Disiplin soruşturmalarında savunma sürecinin işleyişi şu şekilde özetlenebilir:
- Disiplin soruşturması başlatıldığında, ilgiliye savunma yapması için yazılı bildirim yapılır.
- Bildirimde, ilgilinin hangi eylem veya işlemlerinden dolayı soruşturma geçirdiği açıkça belirtilir.
- İlgiliye savunmasını hazırlaması için en az yedi günlük süre verilir.
- İlgili, bu süre içinde yazılı veya sözlü olarak savunmasını yapar.
- Süresi içinde savunma yapılmaması halinde, ilgili savunma hakkından vazgeçmiş sayılır.
Personelin Hakları
Disiplin soruşturmalarında personelin sahip olduğu haklar, savunma hakkının etkin bir şekilde kullanılabilmesi için büyük önem taşımaktadır. 7068 sayılı Kanun'un 31/3 maddesine göre, hakkında disiplin soruşturması yapılan personel, soruşturma evrakını inceleme hakkına sahiptir. Bu hak, ilgilinin kendisine yöneltilen iddiaları ve bu iddiaların dayanaklarını öğrenmesini sağlayarak, etkili bir savunma yapabilmesine olanak tanımaktadır.
Soruşturma evrakını inceleme hakkı, savunma hakkının ayrılmaz bir parçasıdır. İlgili, soruşturma dosyasında yer alan belgeleri, ifadeleri ve diğer delilleri inceleyerek, savunmasını bu bilgiler ışığında hazırlayabilir. Bu hakkın kısıtlanması veya engellenmesi, savunma hakkının ihlali anlamına gelecektir.
7068 sayılı Kanun'un 31/4 maddesinde ise, meslekten çıkarma veya Devlet memurluğundan çıkarma cezası istenen personelin daha geniş savunma haklarına sahip olduğu düzenlenmiştir. Bu kapsamda, ilgili personel:
- Soruşturma evrakını inceleme
- Tanık dinletme
- Disiplin kurulunda sözlü veya yazılı olarak kendisi veya vekili vasıtasıyla savunma yapma
haklarına sahiptir. Bu hakların tanınması, özellikle ağır disiplin cezaları söz konusu olduğunda, ilgilinin savunma hakkını daha etkin bir şekilde kullanabilmesini sağlamaktadır.
Tanık dinletme hakkı, ilgilinin iddialarını destekleyecek tanıkların dinlenmesini talep edebilmesini ifade etmektedir. Bu hak, özellikle olayın aydınlatılması ve gerçeğin ortaya çıkarılması açısından büyük önem taşımaktadır. Disiplin kurulunun, ilgilinin tanık dinletme talebini haklı bir gerekçe olmaksızın reddetmesi, savunma hakkının ihlali olarak değerlendirilebilir.

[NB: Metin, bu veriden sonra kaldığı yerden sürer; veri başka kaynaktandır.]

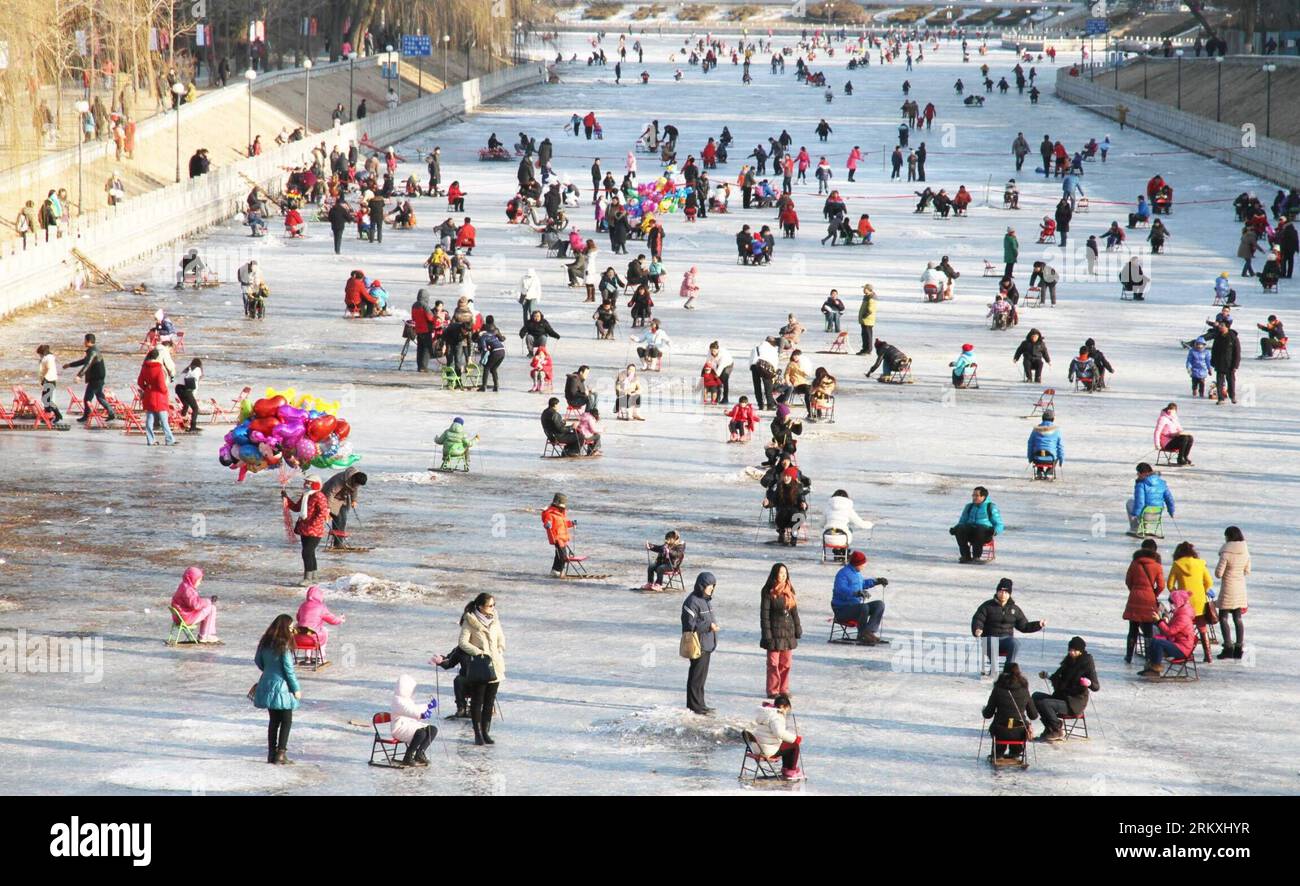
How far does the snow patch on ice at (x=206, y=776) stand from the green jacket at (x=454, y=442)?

Disiplin kurulunda sözlü veya yazılı olarak savunma yapma hakkı ise, ilgilinin kendisini en iyi şekilde ifade edebilmesine olanak tanımaktadır. İlgili, kendisi bizzat savunma yapabileceği gibi, bir vekil aracılığıyla da savunmasını gerçekleştirebilir. Bu hak, özellikle hukuki bilgi ve tecrübe gerektiren durumlarda, ilgilinin profesyonel yardım alabilmesini sağlayarak, savunma hakkının etkin kullanımına katkıda bulunmaktadır.

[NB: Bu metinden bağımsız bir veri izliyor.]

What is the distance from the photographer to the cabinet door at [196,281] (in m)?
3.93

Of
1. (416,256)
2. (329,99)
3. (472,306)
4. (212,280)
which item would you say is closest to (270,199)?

Disiplin soruşturmalarında savunma hakkı, adil bir idari sürecin vazgeçilmez bir unsuru olarak karşımıza çıkmaktadır. Bu hakkın etkin bir şekilde kullanılabilmesi için, ilgiliye yeterli süre tanınması, soruşturma evrakını inceleme imkanı verilmesi ve gerektiğinde tanık dinletme ve vekil aracılığıyla savunma yapma haklarının sağlanması gerekmektedir. Savunma hakkının ihlal edildiği disiplin soruşturmalarında verilen cezalar, idari yargı mercileri tarafından iptal edilebilmektedir. Bu nedenle, disiplin soruşturmalarını yürüten makamların, savunma hakkına ilişkin düzenlemelere titizlikle uymaları, hem hukuka uygunluk hem de adaletin tecellisi açısından büyük önem taşımaktadır.

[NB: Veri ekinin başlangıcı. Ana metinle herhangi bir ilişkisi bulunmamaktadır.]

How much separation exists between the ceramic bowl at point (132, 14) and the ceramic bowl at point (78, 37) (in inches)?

Sonuç olarak, savunma hakkı, ceza yargılamasında olduğu gibi disiplin soruşturmalarında da temel bir hak olarak karşımıza çıkmaktadır. Bu hakkın etkin bir şekilde kullanılabilmesi, hukuk devleti ilkesinin bir gereği olup, adil bir idari sürecin vazgeçilmez bir unsurudur. Savunma hakkının kısıtlanması veya ihlal edilmesi, verilen disiplin cezalarının hukuka aykırı olmasına ve idari yargı mercileri tarafından iptal edilmesine yol açabilmektedir. Bu nedenle, disiplin soruşturmalarında savunma hakkına ilişkin düzenlemelere titizlikle uyulması, hem hukuka uygunluk hem de adaletin tecellisi açısından büyük önem taşımaktadır.